**Excerpt**
One of the most significant challenges advisors face in helping clients navigate risk is that clients may be unaware of their own risk appetite or tolerance.

A client may say they’re a fearless investor, but when faced with a precipitous drop in value on a particularly dark day in the markets, they may call you in a panic asking to sell all their equity holdings.

Conversely, a client who says they’re nervous and only wants to hold the lowest-risk financial instruments may be disappointed when the S&P skyrockets and they see only a modest uptick in returns.

A risk assessment gives you and your client a framework for understanding and quantifying risk. It puts you both on the same page and helps you to have more productive conversations about finding a balance between serving their long-term goals and addressing their risk-minded concerns.

**Data block**
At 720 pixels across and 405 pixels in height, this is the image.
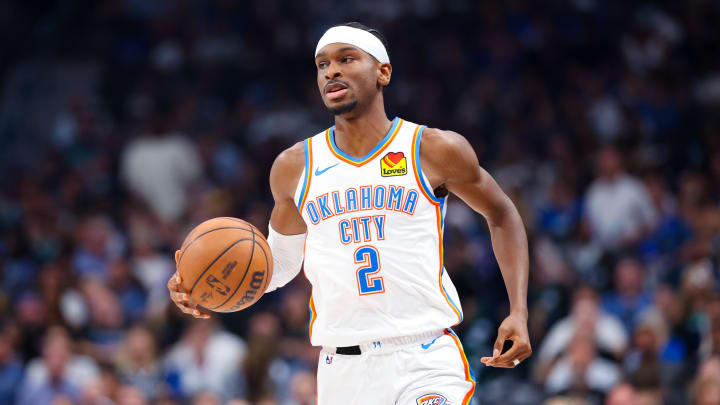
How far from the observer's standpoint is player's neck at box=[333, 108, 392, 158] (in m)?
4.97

**Actions to take**
1 – From the passage on client risk tolerance, extract the portion that begins with the words "One of the most" and ends after "uptick in returns.".
2 – According to the passage on client risk tolerance, what does a risk assessment give the advisor and the client?

**Correct answers**
1 –
One of the most significant challenges advisors face in helping clients navigate risk is that clients may be unaware of their own risk appetite or tolerance.

A client may say they’re a fearless investor, but when faced with a precipitous drop in value on a particularly dark day in the markets, they may call you in a panic asking to sell all their equity holdings.

Conversely, a client who says they’re nervous and only wants to hold the lowest-risk financial instruments may be disappointed when the S&P skyrockets and they see only a modest uptick in returns.

2 – A framework for understanding and quantifying risk.